Foster Peter G
Department of Zoology, The Natural History Museum, Cromwell Road, London SW7 5BD, United Kingdom.
Syst Biol. 2004 Jun;53(3):485-95. doi: 10.1080/10635150490445779.
Compositional heterogeneity among lineages can compromise phylogenetic analyses, because models in common use assume compositionally homogeneous data. Models that can accommodate compositional heterogeneity with few extra parameters are described here, and used in two examples where the true tree is known with confidence. It is shown using likelihood ratio tests that adequate modeling of compositional heterogeneity can be achieved with few composition parameters, that the data may not need to be modelled with separate composition parameters for each branch in the tree. Tree searching and placement of composition vectors on the tree are done in a Bayesian framework using Markov chain Monte Carlo (MCMC) methods. Assessment of fit of the model to the data is made in both maximum likelihood (ML) and Bayesian frameworks. In an ML framework, overall model fit is assessed using the Goldman-Cox test, and the fit of the composition implied by a (possibly heterogeneous) model to the composition of the data is assessed using a novel tree-and model-based composition fit test. In a Bayesian framework, overall model fit and composition fit are assessed using posterior predictive simulation. It is shown that when composition is not accommodated, then the model does not fit, and incorrect trees are found; but when composition is accommodated, the model then fits, and the known correct phylogenies are obtained.

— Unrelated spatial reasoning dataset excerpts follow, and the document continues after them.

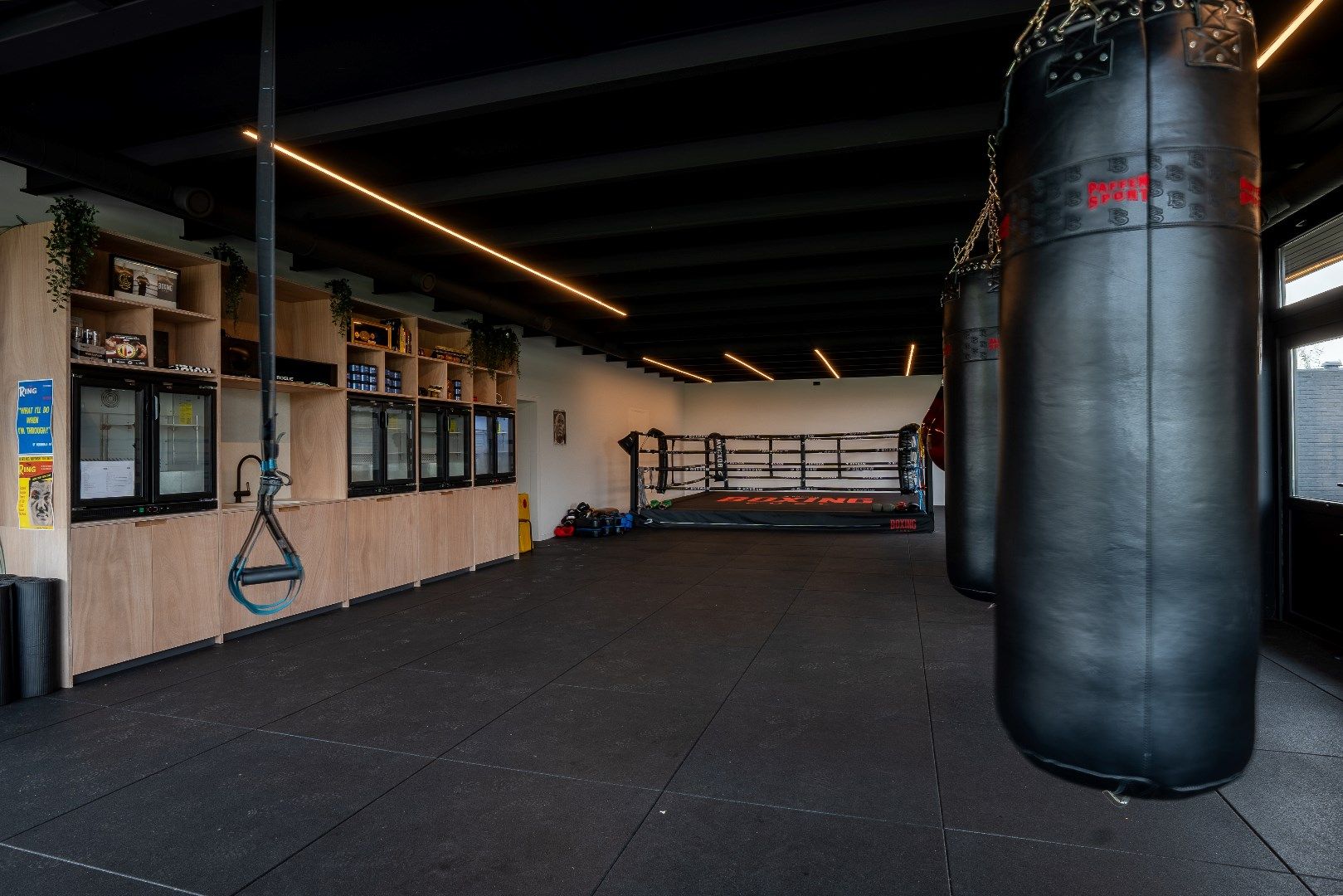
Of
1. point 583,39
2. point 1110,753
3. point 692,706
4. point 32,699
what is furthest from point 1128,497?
point 32,699

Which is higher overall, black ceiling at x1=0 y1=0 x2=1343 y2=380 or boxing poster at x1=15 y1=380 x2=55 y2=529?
black ceiling at x1=0 y1=0 x2=1343 y2=380

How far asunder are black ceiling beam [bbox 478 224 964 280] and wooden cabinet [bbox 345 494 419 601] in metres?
2.50

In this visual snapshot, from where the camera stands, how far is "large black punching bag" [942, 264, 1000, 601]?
2.56 metres

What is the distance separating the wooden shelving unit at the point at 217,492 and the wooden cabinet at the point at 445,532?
2cm

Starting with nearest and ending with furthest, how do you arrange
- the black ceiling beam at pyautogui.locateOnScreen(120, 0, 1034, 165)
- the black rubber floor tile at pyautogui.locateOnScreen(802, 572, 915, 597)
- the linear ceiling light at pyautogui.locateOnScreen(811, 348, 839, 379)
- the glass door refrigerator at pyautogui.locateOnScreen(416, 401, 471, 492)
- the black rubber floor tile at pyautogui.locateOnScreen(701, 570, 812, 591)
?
the black ceiling beam at pyautogui.locateOnScreen(120, 0, 1034, 165)
the black rubber floor tile at pyautogui.locateOnScreen(802, 572, 915, 597)
the black rubber floor tile at pyautogui.locateOnScreen(701, 570, 812, 591)
the glass door refrigerator at pyautogui.locateOnScreen(416, 401, 471, 492)
the linear ceiling light at pyautogui.locateOnScreen(811, 348, 839, 379)

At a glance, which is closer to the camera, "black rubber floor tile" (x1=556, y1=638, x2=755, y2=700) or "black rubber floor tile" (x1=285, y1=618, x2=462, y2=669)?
"black rubber floor tile" (x1=556, y1=638, x2=755, y2=700)

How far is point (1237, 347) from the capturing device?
3.86 ft

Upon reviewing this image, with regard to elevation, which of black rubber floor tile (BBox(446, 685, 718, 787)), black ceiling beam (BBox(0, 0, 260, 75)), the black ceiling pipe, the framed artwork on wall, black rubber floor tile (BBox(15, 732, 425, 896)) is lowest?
black rubber floor tile (BBox(15, 732, 425, 896))

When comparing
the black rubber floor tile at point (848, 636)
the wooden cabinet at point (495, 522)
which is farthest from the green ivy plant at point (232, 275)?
the black rubber floor tile at point (848, 636)

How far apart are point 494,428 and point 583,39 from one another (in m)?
5.25

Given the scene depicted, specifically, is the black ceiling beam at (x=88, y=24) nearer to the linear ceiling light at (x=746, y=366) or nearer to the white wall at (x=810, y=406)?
the linear ceiling light at (x=746, y=366)

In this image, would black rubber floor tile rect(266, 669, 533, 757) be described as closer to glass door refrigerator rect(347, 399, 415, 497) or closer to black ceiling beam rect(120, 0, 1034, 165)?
glass door refrigerator rect(347, 399, 415, 497)

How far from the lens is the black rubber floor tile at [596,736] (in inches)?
109

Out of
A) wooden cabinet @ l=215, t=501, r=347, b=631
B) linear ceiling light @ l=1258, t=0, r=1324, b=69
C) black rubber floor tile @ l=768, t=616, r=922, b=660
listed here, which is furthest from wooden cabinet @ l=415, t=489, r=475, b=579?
linear ceiling light @ l=1258, t=0, r=1324, b=69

谱系间的组成异质性可能会影响系统发育分析,因为常用模型假定数据在组成上是均匀的。本文描述了能够用较少额外参数来适应组成异质性的模型,并将其应用于两个已知真实树的实例中。通过似然比检验表明,用较少的组成参数就能实现对组成异质性的充分建模,即数据可能无需为树中的每个分支分别用组成参数进行建模。使用马尔可夫链蒙特卡罗(MCMC)方法在贝叶斯框架下进行树搜索和在树上放置组成向量。在最大似然(ML)和贝叶斯框架下评估模型对数据的拟合度。在ML框架中,使用戈德曼 - 考克斯检验评估整体模型拟合度,并使用一种基于树和模型的新型组成拟合检验评估(可能是异质的)模型所隐含的组成与数据组成的拟合度。在贝叶斯框架中,使用后验预测模拟评估整体模型拟合度和组成拟合度。结果表明,当不考虑组成异质性时,模型不拟合且会找到错误的树;但当考虑组成异质性时,模型则拟合且能得到已知的正确系统发育树。